L’approssimarsi della primavera porta con sé il desiderio crescente di avventurarsi nella natura e, in questo senso, le Valli del Natisone e del Torre restano una meta imprescindibile per passeggiate ed escursioni. Numerose sono anche le tappe che fanno perno sul patrimonio storico culturale del territorio e consentono di approfondirne la conoscenza, un’offerta culturale che negli ultimi mesi si è arricchita di un’ulteriore possibilità. A Prossenicco – frazione di Taipana, borgo a mezza costa del versante sud del monte Ostra/Cras, a valle del quale scorre il torrente Lerada/Legrada – è stato recentemente aperto un museo voluto dalla Pro Loco Amici di Prossenicco, all’interno del quale è stata allestita un’interessante e suggestiva mostra che attraverso oggetti e fotografie ripercorre la storia della borgata.

«Non vogliamo annoiarvi con date precise, numeri o spiegazioni troppo dettagliate – si legge nel testo che introduce il percorso –. Per questo non troverete qui una lezione di storia o geografia. Quello che troverete invece è ciò che ci è stato raccontato, tramandato, vissuto; attraverso le chiacchiere all’osteria o nei racconti sussurrati al caldo di uno spolert. Storie che sono passate di bocca in bocca, da una generazione all’altra, magari cambiate un po’ col tempo, ma sempre piene di quel calore che solo il racconto orale sa dare. Vogliamo raccontare il paese come si tramanda un segreto: con la voce bassa, il cuore pieno e gli occhi che si accendono nel ricordo. Perché il nostro paese non è fatto solo di case e strade, ma di ricordi, aneddoti, persone. E siamo felici di condividerne un pezzetto con voi».
«Non è solo un luogo – prosegue il testo con un chiaro invito –: è un sentimento condiviso, una radice profonda, una voce che ci chiama anche quando siamo lontani. E allora vi invitiamo a leggere, sì, ma anche a sentire. Perché il nostro paese non si spiega: si respira».
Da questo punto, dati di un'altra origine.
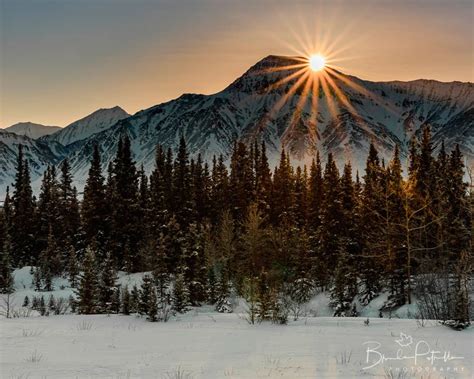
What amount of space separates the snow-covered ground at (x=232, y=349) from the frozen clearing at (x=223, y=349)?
2 centimetres

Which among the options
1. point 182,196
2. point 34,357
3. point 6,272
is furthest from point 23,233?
point 34,357

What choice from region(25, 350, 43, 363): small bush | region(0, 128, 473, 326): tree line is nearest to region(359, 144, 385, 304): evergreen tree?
region(0, 128, 473, 326): tree line

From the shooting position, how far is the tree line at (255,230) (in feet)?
117

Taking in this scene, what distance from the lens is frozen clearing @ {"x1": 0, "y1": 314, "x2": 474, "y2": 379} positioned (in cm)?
923

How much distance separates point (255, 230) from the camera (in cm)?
4591

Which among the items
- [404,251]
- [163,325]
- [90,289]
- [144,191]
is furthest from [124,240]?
[163,325]

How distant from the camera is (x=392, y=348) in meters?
10.9

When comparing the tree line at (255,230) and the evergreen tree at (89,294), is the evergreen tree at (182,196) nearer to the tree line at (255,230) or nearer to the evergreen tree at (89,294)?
the tree line at (255,230)

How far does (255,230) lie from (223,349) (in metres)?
34.8

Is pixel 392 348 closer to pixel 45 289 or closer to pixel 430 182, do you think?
pixel 430 182

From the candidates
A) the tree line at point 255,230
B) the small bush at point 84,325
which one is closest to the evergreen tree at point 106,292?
the tree line at point 255,230

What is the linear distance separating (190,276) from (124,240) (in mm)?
16395

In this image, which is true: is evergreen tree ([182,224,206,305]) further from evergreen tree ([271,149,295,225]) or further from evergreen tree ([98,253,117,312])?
evergreen tree ([271,149,295,225])

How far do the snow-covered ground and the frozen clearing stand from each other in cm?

Anima del progetto sono Gregorio Simiz e Loris Serafini, presidente e vicepresidente della Proloco, il loro obiettivo – hanno spiegato anche nel corso dell’inaugurazione – è far conoscere la storia di un paese che ha subito nel tempo una fortissima emigrazione (una sala del museo è dedicata proprio a questo aspetto), raccontarne le abitudini mostrando quella che era la vita quotidiana, fatta di agricoltura, lavoro, scuola, momenti festa, ma anche le vicende legate al terremoto del 1976. Si tratta di un’iniziativa in cantiere da tempo, ma che aveva registrato una battuta d’arresto a causa della difficoltà nel trovare spazi adeguati per realizzarla. Poi una casa abbandonata da anni è stata acquistata e recuperata dallo stesso Serafini. Piano piano – anche grazie all’aiuto della comunità – sono state raccolte fotografie (e non solo) ed è stato costruito un percorso espositivo. Uno sforzo significativo anche dal punto di vista economico dal momento che non c’è stato alcun sostegno da parte dell’Amministrazione comunale. È questa, naturalmente, una progettualità in evoluzione, la raccolta di documenti e fotografie prosegue e si pensa ad arricchire il percorso affiancando alle scritte in italiano, quelle in sloveno e in inglese.